- **ЗАДАНИЕ**: Процитируйте без изменений часть предложенного отрывка между словами «Дискурс великолепно мелодраматичен: легендарные» и «на нашей стороне.», включая их самих.

- **ПРЕДЛОЖЕННЫЙ ОТРЫВОК**:
════════════════════

Дискурс великолепно мелодраматичен: легендарные герои и преследуемые жертвы, завоевание и поражение, кровь и месть. Нарративы из совершенно разных историй и культур имеют одинаковую концовку: «история» доказывает, что люди, которых вы называете жертвами, на самом деле не являются жертвами; мы, которых вы осуждаете, были «настоящими» жертвами; они в «конечном» смысле являются истинными агрессорами; поэтому они заслуживают наказания; справедливость на нашей стороне.

Следующий текст может также основываться на «мышлении о справедливом мире»[207]. В справедливом мире страдание не случайно; невиновных людей не наказывают без причины. Должно быть, они что-то сделали. Они заслуживают страданий из-за того, что они сделали, должны были сделать, поддержали или сделают в один прекрасный день (если мы не будем действовать сейчас). Даже при отсутствии объективной взаимообразности каждая сторона может чувствовать угрозу самому своему существованию. Самодовольное притязание на жертву было наиболее выражено в высказываниях Голды Меир, королевы израильского китча, в ее упреке арабам (палестинцев, по ее словам, не существовало) за то, что они «заставляли» хороших израильских мальчиков делать с ними все эти ужасные вещи.

════════════════════

- **БЛОК ДАННЫХ**:

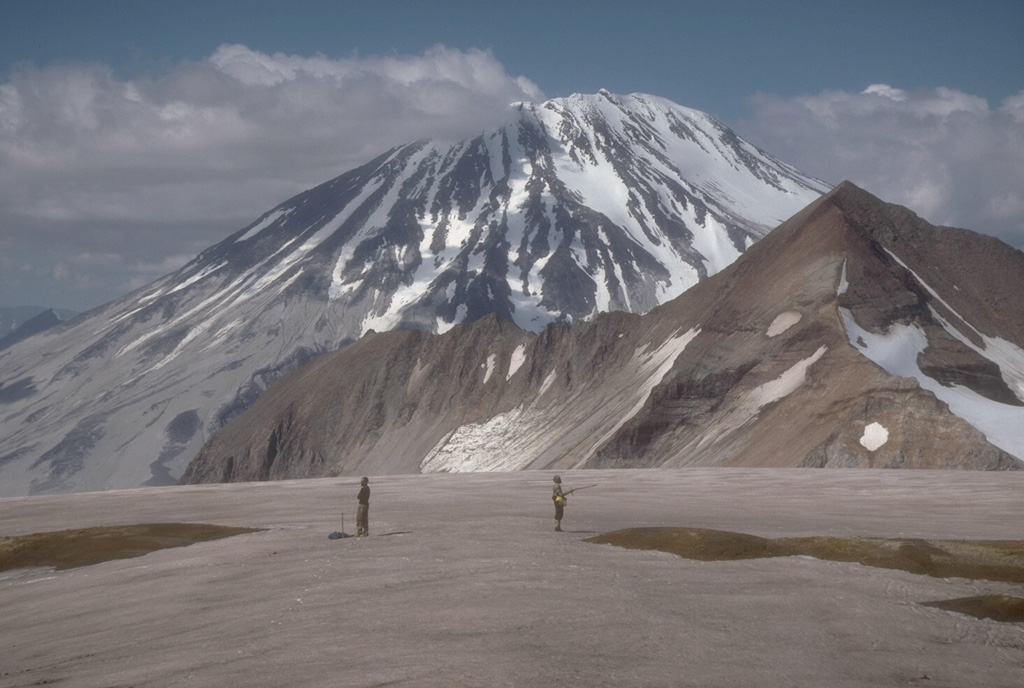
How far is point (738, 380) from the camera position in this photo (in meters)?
70.6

════════════════════

- **ПРАВИЛЬНЫЙ ОТВЕТ**:
Дискурс великолепно мелодраматичен: легендарные герои и преследуемые жертвы, завоевание и поражение, кровь и месть. Нарративы из совершенно разных историй и культур имеют одинаковую концовку: «история» доказывает, что люди, которых вы называете жертвами, на самом деле не являются жертвами; мы, которых вы осуждаете, были «настоящими» жертвами; они в «конечном» смысле являются истинными агрессорами; поэтому они заслуживают наказания; справедливость на нашей стороне.